"At this point they need to either stop talking about this or finally present some sort of proof. Otherwise this looks extremely scurrilous," Putin's spokesman Dmitry Peskov told journalists during a visit to Japan.
Obama on Thursday warned that the United States would take action against Moscow after the White House accused Putin of direct involvement in cyber attacks designed to influence the US election.
"I think there is no doubt that when any foreign government tries to impact the integrity of our elections that we need to take action," Obama told NPR radio.
"And we will, at a time and place of our own choosing."
The outgoing US president's remarks dramatically upped the stakes in a dispute between the world's leading nuclear powers over interference that may have swayed last month's tight election in which Republican billionaire Donald Trump defeated Democrat Hillary Clinton.
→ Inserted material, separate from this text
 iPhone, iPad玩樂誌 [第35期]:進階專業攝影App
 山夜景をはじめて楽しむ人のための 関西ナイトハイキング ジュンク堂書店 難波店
Obama's threat came after the White House ratcheted up allegations over the Russian hacking by personally tying Kremlin strongman Putin to the attacks.
"I don't think things happen in the Russian government of this consequence without Vladimir Putin knowing about it," one of his top advisers, Ben Rhodes, said earlier Thursday.
Pointing the finger at the Russian president over meddling in the election also puts the White House on a collision course with Trump, who has become increasingly isolated in questioning Russian involvement in hacks of Democratic Party emails that appeared to slow the momentum of Clinton's campaign.
Obama is expected to be peppered with questions about the dispute and any subsequent action when he holds a news conference Friday at 2:15 pm (1915 GMT) before leaving for a vacation in Hawaii.